No sorry. Czułęm się źle, przedstawiłem lekarzowi (konowałowi) objawy. Ten,
używając wyłącznie stetoskopu, w ciągu 10 sekund osłuchał mnie, po czym
powiedział w tonie nie pozostawiającym cienia wątpliwości "bakteryjna infekcja
górnych dróg oddechowych". Dał antybiotyk, ACC i tyle. Jak czułem, że nie
pomaga, poszedłem do innego lekarza, a ten, nie chcąc się zapewne przemęczać,
osłuchał mnie z dziebka i dał inny antybiotyk. Czy mam rozumieć, iż sugerujesz,
że antybiotyk to taki wytrych dla konowała, któremu nie chce się zdiagnozować
choroby?
› Pokaż wiadomość z nagłówkami
30. Data: 2008-01-13 18:26:05
Temat: Re: Dlaczego tak właściwie lekarze wciąż strajkują ?jaQbek pisze:
>
> Użytkownik "QWERTY" <n...@m...me> napisał w wiadomości
> news:fmdc43$2pi$1@nemesis.news.tpi.pl...
> Czy mam rozumieć, iż sugerujesz, że antybiotyk to taki
> wytrych dla konowała, któremu nie chce się zdiagnozować choroby?
>
Na początek powiem, że nie używam zwrotów typu "konował", gdyż nikt nie
jest nieomylny. Nie wiem czy dobrze zdiagnozował, czy źle. Wiem tylko,
że medycyna obecnie jest nauką właściwie statystyczną, a więc mogę (w
pewnym zakresie) poruszać się w statystykach zachorowalności. Moje
wątpliwości powstają w wyniku (zbyt?) szybkiego rozpoznania
"bakteryjnego", a nie innego. Są inne drobnoustroje. No nie? Wątpliwość
moja wynika z braku potw. w/w rozpoznania.

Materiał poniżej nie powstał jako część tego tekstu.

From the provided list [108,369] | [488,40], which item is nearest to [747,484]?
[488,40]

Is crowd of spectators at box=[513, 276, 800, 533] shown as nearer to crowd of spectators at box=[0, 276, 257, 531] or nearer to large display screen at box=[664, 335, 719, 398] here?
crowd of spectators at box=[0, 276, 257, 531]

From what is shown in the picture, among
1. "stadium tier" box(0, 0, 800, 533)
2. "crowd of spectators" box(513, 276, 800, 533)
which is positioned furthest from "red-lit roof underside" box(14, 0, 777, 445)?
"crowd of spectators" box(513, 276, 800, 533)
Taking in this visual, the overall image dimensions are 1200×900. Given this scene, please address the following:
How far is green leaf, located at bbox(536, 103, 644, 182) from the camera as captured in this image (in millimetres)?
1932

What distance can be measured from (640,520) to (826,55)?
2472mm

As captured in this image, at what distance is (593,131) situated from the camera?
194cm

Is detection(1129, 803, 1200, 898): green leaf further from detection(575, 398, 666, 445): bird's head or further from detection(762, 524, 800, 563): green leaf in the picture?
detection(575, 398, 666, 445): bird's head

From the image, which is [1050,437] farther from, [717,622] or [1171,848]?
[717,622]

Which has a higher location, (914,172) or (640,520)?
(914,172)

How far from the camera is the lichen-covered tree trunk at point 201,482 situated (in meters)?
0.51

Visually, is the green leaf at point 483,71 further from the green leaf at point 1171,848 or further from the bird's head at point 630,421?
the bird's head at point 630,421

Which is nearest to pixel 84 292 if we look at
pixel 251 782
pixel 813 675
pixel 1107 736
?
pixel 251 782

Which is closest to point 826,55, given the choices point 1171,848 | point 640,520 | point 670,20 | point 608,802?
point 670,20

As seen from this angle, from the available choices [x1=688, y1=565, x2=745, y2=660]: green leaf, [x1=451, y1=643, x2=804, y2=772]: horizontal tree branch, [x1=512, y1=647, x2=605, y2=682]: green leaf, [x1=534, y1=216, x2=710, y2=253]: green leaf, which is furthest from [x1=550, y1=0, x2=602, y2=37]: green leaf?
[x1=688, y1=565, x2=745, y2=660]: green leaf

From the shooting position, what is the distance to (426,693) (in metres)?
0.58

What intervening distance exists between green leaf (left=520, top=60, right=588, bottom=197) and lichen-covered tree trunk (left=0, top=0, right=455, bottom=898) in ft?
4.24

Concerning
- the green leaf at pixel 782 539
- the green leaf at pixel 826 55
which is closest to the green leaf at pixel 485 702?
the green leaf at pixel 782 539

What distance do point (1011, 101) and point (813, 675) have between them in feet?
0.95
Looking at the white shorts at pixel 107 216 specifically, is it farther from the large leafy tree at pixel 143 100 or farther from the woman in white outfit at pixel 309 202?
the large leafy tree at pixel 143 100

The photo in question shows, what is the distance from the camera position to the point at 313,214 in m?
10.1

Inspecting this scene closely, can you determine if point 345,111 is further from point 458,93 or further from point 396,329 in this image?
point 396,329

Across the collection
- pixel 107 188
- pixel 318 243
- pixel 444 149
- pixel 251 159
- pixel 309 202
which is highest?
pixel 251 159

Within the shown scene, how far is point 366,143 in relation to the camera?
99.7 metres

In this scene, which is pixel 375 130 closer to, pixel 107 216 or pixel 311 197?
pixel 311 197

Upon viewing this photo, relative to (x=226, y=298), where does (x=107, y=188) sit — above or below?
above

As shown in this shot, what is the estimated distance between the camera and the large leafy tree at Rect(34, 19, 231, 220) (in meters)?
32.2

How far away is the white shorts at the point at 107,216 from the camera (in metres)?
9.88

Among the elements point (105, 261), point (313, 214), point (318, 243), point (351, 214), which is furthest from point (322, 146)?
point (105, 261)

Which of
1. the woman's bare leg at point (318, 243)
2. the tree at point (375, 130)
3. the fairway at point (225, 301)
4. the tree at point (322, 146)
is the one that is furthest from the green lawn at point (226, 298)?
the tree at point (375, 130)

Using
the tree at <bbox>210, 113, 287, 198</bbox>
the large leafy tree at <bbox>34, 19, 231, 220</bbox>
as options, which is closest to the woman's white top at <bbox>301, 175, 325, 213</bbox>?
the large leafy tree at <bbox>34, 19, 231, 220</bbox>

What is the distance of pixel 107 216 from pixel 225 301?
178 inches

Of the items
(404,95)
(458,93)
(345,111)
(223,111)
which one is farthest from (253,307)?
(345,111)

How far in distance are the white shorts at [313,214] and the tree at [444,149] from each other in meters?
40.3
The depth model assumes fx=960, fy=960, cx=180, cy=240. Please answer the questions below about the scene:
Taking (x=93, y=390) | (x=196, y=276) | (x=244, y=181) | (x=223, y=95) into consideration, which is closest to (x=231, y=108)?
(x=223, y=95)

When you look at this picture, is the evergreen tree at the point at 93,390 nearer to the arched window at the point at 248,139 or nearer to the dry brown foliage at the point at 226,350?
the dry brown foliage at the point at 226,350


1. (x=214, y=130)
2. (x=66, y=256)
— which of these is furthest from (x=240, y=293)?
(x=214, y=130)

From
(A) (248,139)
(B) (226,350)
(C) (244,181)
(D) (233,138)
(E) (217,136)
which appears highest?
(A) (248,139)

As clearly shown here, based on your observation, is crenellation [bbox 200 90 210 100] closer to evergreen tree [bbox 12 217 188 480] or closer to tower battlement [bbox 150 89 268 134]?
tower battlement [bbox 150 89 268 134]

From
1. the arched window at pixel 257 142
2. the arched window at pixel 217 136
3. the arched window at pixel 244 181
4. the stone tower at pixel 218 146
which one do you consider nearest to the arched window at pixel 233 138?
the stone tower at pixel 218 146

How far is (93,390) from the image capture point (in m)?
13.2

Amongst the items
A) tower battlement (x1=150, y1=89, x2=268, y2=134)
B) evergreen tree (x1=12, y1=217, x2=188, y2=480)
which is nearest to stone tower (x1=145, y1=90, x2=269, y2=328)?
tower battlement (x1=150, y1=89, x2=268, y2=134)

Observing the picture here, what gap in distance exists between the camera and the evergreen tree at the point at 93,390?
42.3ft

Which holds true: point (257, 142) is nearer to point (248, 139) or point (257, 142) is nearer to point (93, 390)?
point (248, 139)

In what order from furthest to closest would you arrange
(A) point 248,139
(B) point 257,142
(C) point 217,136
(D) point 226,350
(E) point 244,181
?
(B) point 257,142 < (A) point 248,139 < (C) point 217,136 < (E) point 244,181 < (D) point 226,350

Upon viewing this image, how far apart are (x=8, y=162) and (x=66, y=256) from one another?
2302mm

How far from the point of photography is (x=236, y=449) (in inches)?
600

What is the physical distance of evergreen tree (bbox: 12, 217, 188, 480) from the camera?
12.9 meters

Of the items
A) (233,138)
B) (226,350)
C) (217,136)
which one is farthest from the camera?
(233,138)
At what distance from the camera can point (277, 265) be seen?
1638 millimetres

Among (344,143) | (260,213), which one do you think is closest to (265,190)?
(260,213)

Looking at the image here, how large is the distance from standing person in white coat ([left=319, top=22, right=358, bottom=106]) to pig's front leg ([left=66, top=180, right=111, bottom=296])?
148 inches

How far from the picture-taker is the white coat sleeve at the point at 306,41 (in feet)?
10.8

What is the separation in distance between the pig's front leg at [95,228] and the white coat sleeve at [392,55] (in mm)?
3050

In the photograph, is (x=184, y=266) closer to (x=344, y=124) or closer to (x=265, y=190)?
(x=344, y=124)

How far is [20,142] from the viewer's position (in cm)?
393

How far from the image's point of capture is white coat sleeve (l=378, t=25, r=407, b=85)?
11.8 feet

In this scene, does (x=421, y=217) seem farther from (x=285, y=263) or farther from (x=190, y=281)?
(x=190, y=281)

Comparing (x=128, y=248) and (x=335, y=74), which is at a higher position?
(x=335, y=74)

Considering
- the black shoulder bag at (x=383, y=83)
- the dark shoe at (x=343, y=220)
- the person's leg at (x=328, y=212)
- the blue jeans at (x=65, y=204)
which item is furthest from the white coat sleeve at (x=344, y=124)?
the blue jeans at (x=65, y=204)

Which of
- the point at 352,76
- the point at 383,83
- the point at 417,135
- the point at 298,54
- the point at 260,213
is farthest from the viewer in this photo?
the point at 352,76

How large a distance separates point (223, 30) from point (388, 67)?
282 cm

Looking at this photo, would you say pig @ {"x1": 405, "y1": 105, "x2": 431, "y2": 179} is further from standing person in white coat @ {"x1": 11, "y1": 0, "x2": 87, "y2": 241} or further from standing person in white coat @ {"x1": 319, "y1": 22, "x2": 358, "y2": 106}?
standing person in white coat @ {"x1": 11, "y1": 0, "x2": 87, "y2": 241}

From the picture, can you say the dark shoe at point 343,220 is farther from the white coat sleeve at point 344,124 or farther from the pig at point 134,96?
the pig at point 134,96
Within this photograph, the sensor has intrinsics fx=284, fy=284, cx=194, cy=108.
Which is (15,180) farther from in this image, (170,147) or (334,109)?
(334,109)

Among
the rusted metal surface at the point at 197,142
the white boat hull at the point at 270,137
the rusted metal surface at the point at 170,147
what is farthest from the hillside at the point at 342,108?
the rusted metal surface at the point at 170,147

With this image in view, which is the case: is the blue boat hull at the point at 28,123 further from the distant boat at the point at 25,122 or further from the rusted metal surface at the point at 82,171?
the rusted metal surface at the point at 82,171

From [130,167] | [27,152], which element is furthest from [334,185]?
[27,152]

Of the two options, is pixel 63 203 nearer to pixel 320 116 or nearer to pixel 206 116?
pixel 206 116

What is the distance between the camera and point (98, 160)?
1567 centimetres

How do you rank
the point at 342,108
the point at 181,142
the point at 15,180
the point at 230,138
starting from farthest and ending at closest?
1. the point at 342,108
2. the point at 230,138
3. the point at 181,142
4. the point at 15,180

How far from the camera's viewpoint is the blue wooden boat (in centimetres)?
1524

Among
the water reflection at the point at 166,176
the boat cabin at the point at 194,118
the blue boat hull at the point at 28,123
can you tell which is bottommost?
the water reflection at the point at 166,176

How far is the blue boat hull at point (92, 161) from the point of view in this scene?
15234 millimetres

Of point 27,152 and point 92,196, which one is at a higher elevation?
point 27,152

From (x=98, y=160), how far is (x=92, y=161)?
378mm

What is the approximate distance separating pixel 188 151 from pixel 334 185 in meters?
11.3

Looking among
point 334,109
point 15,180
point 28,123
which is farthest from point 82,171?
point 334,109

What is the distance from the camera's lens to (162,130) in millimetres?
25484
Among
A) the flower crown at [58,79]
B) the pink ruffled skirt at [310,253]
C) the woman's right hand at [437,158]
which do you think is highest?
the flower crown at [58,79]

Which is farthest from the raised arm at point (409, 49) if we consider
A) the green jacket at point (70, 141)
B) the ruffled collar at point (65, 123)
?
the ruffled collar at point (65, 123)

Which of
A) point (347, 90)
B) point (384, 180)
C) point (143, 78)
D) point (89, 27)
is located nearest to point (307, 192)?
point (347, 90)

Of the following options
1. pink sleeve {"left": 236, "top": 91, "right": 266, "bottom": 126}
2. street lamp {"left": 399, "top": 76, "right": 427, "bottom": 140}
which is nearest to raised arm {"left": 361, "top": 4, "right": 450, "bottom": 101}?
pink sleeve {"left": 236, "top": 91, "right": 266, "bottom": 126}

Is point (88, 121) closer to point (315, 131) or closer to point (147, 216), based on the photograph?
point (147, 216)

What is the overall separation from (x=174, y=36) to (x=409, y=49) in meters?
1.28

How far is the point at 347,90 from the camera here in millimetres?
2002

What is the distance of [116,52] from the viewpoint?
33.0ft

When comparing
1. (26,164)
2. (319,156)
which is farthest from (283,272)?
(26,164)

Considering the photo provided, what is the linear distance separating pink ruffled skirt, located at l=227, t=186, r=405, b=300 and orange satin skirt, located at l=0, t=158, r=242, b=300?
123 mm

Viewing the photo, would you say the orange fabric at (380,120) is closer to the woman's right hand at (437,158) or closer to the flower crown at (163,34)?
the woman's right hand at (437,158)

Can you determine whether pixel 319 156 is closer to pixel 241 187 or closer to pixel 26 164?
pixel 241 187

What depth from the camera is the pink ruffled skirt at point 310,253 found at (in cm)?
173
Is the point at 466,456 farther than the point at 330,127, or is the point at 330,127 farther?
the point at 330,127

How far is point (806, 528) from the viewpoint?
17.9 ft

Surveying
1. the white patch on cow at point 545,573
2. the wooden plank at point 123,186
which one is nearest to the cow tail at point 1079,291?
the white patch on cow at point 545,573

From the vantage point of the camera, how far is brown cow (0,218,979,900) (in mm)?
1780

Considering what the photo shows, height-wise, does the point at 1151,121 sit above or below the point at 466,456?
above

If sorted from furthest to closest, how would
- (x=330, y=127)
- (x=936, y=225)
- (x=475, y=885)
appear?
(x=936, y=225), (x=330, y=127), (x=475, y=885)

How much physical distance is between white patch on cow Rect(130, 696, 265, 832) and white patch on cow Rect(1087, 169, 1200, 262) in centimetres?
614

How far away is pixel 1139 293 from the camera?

Co do "wytrychów", to powiem, że nie chodzi o chęć lub brak chęci
diagnozowania, lecz o odpowiedzialność. Jeżeli dałeś (np. niepotrzebnie)
i nie trafiłeś, to w sumie nic się nie stanie. Antybiotyki w swojej
większości nie są toksyczne. Pochodne indolooctowe są bardziej
toksyczne, a są prawie w każdym kiosku i na stacjach paliw. A jeżeli nie
dałeś i coś, nawet nie z winy lekarza, się stało - to pacjent i jego
otoczenie takiego doktora rozszarpią. Nazywanie lekarzy "konowałami" i
wyczuwalna wyraźna niechęć twoja do tej grupy zawodowej (popraw jeżeli
się mylę) tylko potw. to co piszę.
Zatem antybiotyk stał się uniwersalnym i *oczekiwanym* środkiem leczenia
głównie przez pacjenta. A parafrazując Nerona można twierdzić, że każdy
naród zasługuje na swojego lekarza.
Rozumiem cię. Trafiłeś w tryby i to cię wkurza. Ale przyczyna jest
bardziej złożona i zdecydowanie wychodzi poza granice wątku.